Magpie family (at least one young bird, right, with short tail).

As may be seen from the top picture, today was foggy to say the least in fact at the top of the hill at Portland a proverbial 'pea-souper' (an English expression for something you cannot see through). I was alerted to this as I left home in clear conditions, but all around me was surrounded by low visibility. As there is no restrictions on the 'bus pass' at the week-end I headed straight for Portland and coupled with High Water Spring Tides also bye-passed Ferry Bridge.

With little more than the Magpies to entertain me, the day was saved by what is always excellent conversation with Martin Cade (Warden PBO), John Lucas et al, and as added bonus re-meeting Simon and Deborah Earwicker. In fact after a brief chat at the Observatory I met them again on the East Cliff and had a further 40 minutes or so. Certainly look forward to seeing you 2 again!

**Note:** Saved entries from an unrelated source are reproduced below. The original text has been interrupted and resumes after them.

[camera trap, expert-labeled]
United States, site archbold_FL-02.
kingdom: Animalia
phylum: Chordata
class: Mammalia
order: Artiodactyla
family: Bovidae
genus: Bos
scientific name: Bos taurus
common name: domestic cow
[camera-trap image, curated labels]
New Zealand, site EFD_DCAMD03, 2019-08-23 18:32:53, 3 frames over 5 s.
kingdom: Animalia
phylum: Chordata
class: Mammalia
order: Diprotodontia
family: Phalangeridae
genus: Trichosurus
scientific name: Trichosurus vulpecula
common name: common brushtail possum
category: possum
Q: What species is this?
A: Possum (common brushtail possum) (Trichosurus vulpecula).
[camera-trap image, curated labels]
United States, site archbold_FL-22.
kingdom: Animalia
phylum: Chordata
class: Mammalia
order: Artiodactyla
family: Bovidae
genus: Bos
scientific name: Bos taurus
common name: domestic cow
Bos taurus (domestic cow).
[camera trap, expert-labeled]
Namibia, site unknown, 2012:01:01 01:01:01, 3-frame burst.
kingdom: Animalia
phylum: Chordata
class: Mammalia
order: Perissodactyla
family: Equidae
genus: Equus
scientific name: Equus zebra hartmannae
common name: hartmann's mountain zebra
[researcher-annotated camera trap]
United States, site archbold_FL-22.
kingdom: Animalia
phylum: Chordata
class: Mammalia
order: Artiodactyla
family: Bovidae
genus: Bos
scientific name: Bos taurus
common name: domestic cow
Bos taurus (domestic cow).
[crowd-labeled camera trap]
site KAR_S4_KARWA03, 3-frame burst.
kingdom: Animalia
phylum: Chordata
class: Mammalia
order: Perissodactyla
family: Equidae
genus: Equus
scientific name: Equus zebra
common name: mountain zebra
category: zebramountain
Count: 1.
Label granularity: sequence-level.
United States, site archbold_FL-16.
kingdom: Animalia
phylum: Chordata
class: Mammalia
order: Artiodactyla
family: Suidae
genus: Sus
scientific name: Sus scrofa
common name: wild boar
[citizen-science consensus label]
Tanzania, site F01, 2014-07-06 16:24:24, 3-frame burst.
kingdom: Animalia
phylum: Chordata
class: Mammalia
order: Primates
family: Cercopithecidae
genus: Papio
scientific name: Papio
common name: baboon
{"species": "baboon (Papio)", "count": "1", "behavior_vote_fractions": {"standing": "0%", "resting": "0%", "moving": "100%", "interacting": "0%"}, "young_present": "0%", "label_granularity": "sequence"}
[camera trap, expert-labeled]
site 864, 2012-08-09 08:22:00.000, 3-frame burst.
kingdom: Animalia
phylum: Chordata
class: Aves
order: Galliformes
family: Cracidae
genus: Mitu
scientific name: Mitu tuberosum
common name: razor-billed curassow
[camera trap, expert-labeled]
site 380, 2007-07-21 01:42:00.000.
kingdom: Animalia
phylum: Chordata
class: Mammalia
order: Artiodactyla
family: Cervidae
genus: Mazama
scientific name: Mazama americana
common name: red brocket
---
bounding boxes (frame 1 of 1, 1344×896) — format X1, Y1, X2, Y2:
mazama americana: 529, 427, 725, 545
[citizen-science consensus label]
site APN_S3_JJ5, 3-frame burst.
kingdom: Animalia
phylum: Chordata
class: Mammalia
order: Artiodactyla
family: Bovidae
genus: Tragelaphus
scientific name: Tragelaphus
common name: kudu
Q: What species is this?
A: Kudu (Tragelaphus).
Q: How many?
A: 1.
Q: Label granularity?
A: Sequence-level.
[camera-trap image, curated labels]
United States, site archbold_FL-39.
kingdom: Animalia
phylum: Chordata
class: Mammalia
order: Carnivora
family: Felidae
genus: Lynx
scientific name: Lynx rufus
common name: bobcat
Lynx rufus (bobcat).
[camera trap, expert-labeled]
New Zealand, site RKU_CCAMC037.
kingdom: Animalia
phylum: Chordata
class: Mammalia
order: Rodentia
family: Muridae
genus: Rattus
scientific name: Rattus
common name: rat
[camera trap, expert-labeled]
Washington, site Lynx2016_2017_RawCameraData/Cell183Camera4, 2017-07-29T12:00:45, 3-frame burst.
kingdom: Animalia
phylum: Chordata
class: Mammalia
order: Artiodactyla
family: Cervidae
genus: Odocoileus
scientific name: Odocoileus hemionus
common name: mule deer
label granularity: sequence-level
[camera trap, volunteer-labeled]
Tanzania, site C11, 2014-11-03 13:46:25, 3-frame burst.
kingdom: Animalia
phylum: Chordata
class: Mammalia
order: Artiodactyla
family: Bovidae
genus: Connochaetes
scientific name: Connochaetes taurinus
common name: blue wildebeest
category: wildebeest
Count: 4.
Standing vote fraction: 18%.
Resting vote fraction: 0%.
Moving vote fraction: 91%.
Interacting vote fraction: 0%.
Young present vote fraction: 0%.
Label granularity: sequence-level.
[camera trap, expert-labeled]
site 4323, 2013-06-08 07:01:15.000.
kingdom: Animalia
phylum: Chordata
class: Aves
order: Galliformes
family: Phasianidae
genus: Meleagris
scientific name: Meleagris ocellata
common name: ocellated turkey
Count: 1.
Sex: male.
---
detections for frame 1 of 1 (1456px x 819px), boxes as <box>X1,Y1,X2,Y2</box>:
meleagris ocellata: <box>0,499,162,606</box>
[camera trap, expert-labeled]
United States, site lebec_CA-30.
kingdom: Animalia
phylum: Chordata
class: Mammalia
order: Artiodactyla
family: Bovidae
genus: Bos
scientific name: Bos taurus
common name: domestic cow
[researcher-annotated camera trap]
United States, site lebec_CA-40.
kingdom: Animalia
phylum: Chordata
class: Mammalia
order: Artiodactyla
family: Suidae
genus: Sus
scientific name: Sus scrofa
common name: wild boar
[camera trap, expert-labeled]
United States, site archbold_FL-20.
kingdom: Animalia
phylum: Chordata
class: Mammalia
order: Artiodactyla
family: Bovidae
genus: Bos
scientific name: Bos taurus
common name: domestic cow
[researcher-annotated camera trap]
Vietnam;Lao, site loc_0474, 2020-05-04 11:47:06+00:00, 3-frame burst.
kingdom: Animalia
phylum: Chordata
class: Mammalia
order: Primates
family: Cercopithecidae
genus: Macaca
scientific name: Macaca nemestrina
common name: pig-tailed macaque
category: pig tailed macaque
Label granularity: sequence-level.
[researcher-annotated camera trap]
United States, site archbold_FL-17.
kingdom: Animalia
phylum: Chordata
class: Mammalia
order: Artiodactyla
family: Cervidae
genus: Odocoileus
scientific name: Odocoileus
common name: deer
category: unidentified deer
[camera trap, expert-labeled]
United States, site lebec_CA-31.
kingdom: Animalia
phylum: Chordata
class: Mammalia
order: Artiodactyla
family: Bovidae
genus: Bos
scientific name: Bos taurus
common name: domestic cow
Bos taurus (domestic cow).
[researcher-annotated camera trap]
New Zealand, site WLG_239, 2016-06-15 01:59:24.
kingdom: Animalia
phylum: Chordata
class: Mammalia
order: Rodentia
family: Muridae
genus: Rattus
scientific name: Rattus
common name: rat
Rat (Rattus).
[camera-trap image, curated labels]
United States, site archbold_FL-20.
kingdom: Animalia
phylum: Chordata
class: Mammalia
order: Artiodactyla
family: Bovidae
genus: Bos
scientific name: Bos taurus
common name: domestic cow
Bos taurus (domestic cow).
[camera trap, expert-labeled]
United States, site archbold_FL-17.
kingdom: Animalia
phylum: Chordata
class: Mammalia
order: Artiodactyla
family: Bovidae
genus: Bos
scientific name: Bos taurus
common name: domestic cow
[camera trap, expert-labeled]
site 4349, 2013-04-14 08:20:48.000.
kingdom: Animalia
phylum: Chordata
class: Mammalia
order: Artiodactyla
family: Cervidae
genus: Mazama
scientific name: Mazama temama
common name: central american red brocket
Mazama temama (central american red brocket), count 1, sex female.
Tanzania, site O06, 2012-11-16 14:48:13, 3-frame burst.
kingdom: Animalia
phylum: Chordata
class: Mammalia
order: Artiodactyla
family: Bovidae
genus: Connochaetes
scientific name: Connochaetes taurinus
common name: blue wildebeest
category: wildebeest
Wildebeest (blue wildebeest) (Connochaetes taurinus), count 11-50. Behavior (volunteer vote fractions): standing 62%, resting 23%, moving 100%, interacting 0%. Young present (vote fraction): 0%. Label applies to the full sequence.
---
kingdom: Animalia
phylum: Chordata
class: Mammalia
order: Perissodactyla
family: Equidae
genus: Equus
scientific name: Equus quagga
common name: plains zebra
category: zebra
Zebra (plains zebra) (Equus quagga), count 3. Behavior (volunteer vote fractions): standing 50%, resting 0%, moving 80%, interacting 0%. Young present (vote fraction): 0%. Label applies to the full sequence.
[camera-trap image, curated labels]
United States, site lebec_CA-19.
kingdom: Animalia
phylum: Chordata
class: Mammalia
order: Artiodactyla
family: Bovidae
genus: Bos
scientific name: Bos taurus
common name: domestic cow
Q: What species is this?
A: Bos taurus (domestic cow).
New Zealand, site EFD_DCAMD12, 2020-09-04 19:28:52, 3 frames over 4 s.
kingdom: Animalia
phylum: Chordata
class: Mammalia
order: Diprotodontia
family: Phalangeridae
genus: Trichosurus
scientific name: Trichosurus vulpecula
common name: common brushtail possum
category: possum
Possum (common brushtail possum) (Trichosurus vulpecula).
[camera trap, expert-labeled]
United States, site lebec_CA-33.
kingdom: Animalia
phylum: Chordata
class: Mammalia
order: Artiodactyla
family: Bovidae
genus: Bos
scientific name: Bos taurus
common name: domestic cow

Today also sees the middle of the annual 10 days 'Spirit of the Sea Celebration' in Weymouth, and day one of the 2 day 'Dorset Seafood Festival' so what better reason for heading back to town? As I walked along the sea-front you could already smell the crabs, scallops, prawns and paella cooking, but if there is one thing I believe they get wrong it's the extortionate prices, wot £2.00 for a side of Mackerel. Otherwise EXCEPTIONAL!

Stopping on the promenade, I can never resist the temptation to view the ever changing 'sand models', this month depicting The Mad Hatter's Tea Party (Through the Looking-Glass and What Alice Found There). From left, the Queen of Heart's, March Hare, Mad Hatter, Alice, Hare's Pal and Bandersnatch (or is it a Jabberwock?).

Sand sculpture's whose work became one of the most famous attractions at Weymouth was started nearly 70 years by Fred Darrington. Mr Darrington died in 2002, just12 days short of his 80th birthday, but over those years what joy he brought to what must total 'millions'. Since his death his grandson Mark Anderson (b. 1966) has taken over the work. My personal favourite has always been what must have been his most intricate work, Westminster Abbey but a close second came his tribute to my 'all time hero'.

James (Jimi) Marshall Hendrix 27 November 1942 - 18 September 1970 (a photo from the archive) depicted in sand. All sculptures were made of just sand and seawater (plus water-based paints of course).

A little further along I came across this 'Steam Driven Car', a real novelty. The owner/driver told me he gets 40 miles to the tank full (water that is).

Arriving at Weymouth Quay-side, not surprisingly,the crowd had beaten me to it.

'Ernest & Mable' the Weymouth Lifeboat.

'Standard Diving' exhibition,

also called 'Hard Hat Diving' as the picture shows.

The Model Boat Society were here in force with everything from Motor Torpedo Boats to Nuclear Submarines,

local Fishing Vessels to Search and Rescue Cutter,

and even a pair of 'radio controlled' Mute Swans and a

pair of Canada Geese which, by looking at the man in the blue shirt, was gaining great pleasure as he made them 'honk'.